Après Elle s’appelle Sabine, documentaire émouvant sur sa soeur atteinte d’autisme, Sandrine Bonnaire passe à la fiction avec J’enrage de son absence. Elle n’a pas peur de s’attaquer à un sujet difficile : la souffrance infinie de la mort d’un enfant. L’expérience de la perte, d’une perte irrémédiable, l’évidence du jamais plus.
L’histoire est celle d’un deuil qui se décline en deux parties. Une première pour présenter les personnages : un Américain (William Hurt) revient à Paris suite au décès de son père pour liquider la succession et vendre meubles et maison. Fragile et vulnérable, il erre comme un fantôme, observant d’abord à distance la femme qu’il a aimée. Celle-ci a fondé un nouveau couple et a un enfant de sept ans. Ils se retrouvent après une séparation de dix ans et, peu à peu, on comprend le drame qui est arrivé : la mort accidentelle de leur petit garçon à laquelle leur couple n’a pas survécu. La douleur et la solitude du père n’en sont que plus violentes. Lors de leurs retrouvailles, il manifeste le désir de connaître l’enfant et s’immisce de plus en plus dans leur vie, surtout dans celle du gamin qui, très sensible, comprend - sans rien savoir du passé – l’importance qu’il représente pour cet homme. Celui-ci va tout larguer de sa vie passée et, avec la complicité de l’enfant, il s’installe dans la cave de son ex, malgré la présence du mari. Un huis clos infernal commence alors....

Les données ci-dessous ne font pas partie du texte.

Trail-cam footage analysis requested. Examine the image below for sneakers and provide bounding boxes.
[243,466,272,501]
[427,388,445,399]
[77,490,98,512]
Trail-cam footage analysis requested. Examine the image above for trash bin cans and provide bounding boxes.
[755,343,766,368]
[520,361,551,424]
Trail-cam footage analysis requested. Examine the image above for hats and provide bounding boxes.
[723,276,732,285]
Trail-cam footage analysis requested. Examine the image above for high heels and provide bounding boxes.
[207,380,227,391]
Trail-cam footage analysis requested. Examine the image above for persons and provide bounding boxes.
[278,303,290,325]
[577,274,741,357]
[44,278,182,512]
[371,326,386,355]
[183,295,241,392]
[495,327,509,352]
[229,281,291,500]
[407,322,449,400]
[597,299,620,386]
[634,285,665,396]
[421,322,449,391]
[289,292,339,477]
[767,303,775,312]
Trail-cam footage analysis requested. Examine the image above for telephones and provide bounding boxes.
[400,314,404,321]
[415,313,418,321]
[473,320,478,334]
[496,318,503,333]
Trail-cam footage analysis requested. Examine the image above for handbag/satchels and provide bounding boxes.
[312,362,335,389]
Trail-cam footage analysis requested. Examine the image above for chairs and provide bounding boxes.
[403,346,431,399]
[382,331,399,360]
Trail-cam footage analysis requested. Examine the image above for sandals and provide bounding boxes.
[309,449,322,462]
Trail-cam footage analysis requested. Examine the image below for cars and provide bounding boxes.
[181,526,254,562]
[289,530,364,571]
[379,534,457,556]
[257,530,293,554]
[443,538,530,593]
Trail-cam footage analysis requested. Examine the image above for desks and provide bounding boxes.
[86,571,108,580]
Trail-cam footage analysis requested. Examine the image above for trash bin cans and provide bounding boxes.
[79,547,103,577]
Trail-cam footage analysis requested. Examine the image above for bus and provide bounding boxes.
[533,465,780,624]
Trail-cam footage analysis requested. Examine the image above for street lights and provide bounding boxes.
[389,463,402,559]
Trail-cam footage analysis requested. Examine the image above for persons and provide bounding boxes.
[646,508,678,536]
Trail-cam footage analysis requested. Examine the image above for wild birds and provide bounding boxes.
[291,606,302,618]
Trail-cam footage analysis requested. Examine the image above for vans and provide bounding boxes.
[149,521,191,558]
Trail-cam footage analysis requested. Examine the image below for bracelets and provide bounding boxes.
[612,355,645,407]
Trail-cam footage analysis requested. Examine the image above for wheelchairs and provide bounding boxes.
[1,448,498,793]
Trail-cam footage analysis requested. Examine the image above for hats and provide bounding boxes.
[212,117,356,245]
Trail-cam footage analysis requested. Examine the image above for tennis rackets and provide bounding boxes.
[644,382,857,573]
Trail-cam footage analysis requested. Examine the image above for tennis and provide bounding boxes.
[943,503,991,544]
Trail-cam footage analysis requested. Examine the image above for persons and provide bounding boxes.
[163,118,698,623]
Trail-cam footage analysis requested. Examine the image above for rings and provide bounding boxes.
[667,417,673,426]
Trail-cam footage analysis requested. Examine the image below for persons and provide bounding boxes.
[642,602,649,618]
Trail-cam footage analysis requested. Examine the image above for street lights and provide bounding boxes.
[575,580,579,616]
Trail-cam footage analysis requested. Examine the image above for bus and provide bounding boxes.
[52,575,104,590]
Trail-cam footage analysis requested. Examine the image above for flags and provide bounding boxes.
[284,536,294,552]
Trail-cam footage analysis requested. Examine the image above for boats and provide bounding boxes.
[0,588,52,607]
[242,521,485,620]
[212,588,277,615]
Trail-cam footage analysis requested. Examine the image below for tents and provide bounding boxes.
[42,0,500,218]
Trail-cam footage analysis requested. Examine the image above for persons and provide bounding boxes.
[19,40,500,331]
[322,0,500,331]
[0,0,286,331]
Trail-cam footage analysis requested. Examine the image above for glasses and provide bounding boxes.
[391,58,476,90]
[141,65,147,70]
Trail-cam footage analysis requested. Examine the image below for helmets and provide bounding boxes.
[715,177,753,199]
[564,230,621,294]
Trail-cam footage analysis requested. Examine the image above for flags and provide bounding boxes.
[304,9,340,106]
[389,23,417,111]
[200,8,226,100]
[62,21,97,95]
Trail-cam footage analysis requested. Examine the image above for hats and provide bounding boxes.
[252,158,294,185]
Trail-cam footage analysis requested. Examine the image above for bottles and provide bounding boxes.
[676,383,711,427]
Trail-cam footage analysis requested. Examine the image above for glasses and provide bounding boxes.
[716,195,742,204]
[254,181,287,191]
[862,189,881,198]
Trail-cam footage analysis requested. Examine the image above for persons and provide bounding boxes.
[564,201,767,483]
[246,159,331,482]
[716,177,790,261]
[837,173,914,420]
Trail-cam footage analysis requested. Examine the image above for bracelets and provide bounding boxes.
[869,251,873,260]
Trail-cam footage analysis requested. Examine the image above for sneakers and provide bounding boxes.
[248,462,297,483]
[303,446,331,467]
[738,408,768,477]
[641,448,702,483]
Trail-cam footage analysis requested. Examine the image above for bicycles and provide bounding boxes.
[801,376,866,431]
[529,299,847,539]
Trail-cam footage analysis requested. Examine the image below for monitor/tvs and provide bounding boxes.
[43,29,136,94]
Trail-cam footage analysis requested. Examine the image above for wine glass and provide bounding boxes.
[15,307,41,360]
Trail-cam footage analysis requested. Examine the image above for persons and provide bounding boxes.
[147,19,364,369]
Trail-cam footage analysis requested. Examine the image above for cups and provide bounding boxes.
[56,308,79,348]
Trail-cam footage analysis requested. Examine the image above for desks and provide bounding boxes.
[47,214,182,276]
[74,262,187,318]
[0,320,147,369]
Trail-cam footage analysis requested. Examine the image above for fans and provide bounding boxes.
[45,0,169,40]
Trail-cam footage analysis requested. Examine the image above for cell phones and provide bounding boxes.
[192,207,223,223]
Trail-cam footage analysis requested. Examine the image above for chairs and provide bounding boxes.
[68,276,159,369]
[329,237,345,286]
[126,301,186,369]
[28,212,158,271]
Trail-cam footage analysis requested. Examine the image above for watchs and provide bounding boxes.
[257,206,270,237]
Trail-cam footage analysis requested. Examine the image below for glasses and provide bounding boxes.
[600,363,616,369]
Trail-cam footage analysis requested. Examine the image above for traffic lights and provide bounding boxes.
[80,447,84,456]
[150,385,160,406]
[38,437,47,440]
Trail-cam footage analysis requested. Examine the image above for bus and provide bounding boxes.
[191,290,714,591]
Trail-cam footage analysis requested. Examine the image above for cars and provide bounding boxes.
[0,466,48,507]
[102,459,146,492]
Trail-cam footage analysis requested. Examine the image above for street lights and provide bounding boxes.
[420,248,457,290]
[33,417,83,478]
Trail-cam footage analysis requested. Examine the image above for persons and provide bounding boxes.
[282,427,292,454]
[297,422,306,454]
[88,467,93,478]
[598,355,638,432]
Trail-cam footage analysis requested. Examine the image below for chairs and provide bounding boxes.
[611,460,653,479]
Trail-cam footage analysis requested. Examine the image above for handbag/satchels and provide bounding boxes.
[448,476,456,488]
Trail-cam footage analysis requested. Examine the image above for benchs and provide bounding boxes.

La deuxième partie se heurte justement aux limites du huis clos. Volontairement séquestré et devenu fou de rage de l’absence de son enfant, l’homme est indifférent aux choses matérielles (la succession de son père, son travail au loin, ...). Le regard égaré de William Hurt exprime sa cicatrice toujours latente et toujours susceptible de déchirure face à l’irruption du réel, il s’attache au petit garçon comme s’il était le fils qu’il a eu avec sa mère. Un lien secret et émouvant se renforce entre l’homme et l’enfant qui l’aide à rester caché dans la cave. Ils deviennent complices, construisent des secrets. Intuitif, l’enfant comprend être indispensable dans la vie de ce nouvel ami enfermé dans son drame et sa solitude : il répare quelque chose du passé, mais personne ne remplace personne.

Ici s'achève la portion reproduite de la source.